CREDIT: FACEBOOK/SEA LIFE TRUST BELUGA WHALE SANCTUARY

The Sea Life Trust organization relocated them to the Beluga Whale Refuge, the world’s first open water sanctuary.

CREDIT: FACEBOOK/SEA LIFE TRUST BELUGA WHALE SANCTUARY

Despite the 6,000-mile trek, everything was meticulously planned and executed with remarkable success by the company. For the first time in over a decade, these organisms will feel the seawater in their bodies.

CREDIT: FACEBOOK/SEA LIFE TRUST BELUGA WHALE SANCTUARY

Both 12-year-old creatures landed safely in Klettsvik Bay, according to the group, and it is only a matter of time before they are released into the open water region.

Audrey Padgett, the Shrine’s general manager, told CNN:

“It’s been a long road for these two. It hasn’t been easy, but it has unquestionably been a labor of love.”

CREDIT: FACEBOOK/SEA LIFE TRUST BELUGA WHALE SANCTUARY

The notion of relocating the whales arose after Merlin Entertainments purchased the aquarium, as the corporation is opposed to keeping the creatures in captivity. This is how the best way to carry the two females, who weigh about 4,000 pounds and eat 110 pounds of fish every day, was created.
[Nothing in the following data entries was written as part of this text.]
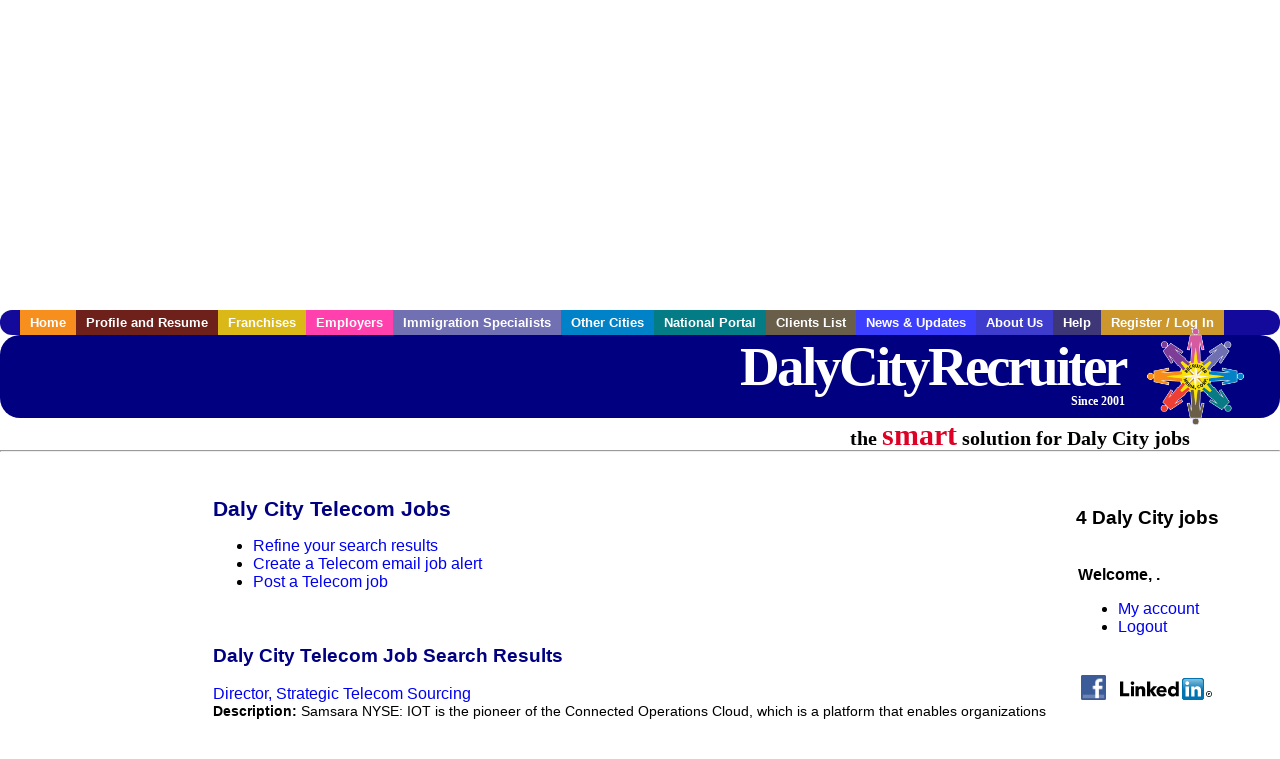

--- FILE ---
content_type: text/html; charset=utf-8
request_url: https://accounts.google.com/o/oauth2/postmessageRelay?parent=https%3A%2F%2Fwww.dalycityrecruiter.com&jsh=m%3B%2F_%2Fscs%2Fabc-static%2F_%2Fjs%2Fk%3Dgapi.lb.en.2kN9-TZiXrM.O%2Fd%3D1%2Frs%3DAHpOoo_B4hu0FeWRuWHfxnZ3V0WubwN7Qw%2Fm%3D__features__
body_size: 161
content:
<!DOCTYPE html><html><head><title></title><meta http-equiv="content-type" content="text/html; charset=utf-8"><meta http-equiv="X-UA-Compatible" content="IE=edge"><meta name="viewport" content="width=device-width, initial-scale=1, minimum-scale=1, maximum-scale=1, user-scalable=0"><script src='https://ssl.gstatic.com/accounts/o/2580342461-postmessagerelay.js' nonce="mMJAHXC2pLPmbb7CDrhIsQ"></script></head><body><script type="text/javascript" src="https://apis.google.com/js/rpc:shindig_random.js?onload=init" nonce="mMJAHXC2pLPmbb7CDrhIsQ"></script></body></html>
CREDIT: FACEBOOK/SEA LIFE TRUST BELUGA WHALE SANCTUARY

The process needed specially specialized transporting equipment, veterinarians, and sufficient of ice and water to keep them wet.

The whales were placed on special slings with foam matting customized to their body proportions for the voyage to Iceland. All to soften the impacts of the convoluted route that included a truck, a Boeing cargo jet, and a port tugboat.

CREDIT: FACEBOOK/SEA LIFE TRUST BELUGA WHALE SANCTUARY

The crew in charge had previously done numerous rehearsals with the animals before to the trip, so they were familiar to the movement.

Throughout the voyage, you could see how happy both whales were since all they did was grin and play games with their rescuers.

CREDIT: FACEBOOK/SEA LIFE TRUST BELUGA WHALE SANCTUARY

Little Grey was characterized by the crew as lively with a wicked side; he likes to spew water on everyone. Little White, on the other hand, is more quiet and peaceful, yet she nonetheless made extremely friendly ties with the caretakers and never stopped playing with them.

CREDIT: FACEBOOK/SEA LIFE TRUST BELUGA WHALE SANCTUARY

After the whole process, and despite the obstacles caused by the epidemic, both whales arrived safely at their destination.

The Sea Life Trust’s director, Andy Bool, told the Daily Mail:

“We are overjoyed to be able to report that Little Grey and Little White are secure in their marine sanctuary care pools and are just one step away from being released into their open water habitat.”

CREDIT: FACEBOOK/SEA LIFE TRUST BELUGA WHALE SANCTUARY

Andy went on:

“Following significant preparation and testing, the first stage of his return to the water went as smoothly as we had hoped.”

CREDIT: FACEBOOK/SEA LIFE TRUST BELUGA WHALE SANCTUARY

It should be mentioned that this operation was made possible by a considerable gift made to the charity by the firm that runs the aquarium. Both cetaceans’ journey is far from complete, as they will spend many days in pools to adjust to the chilly temperature of Iceland.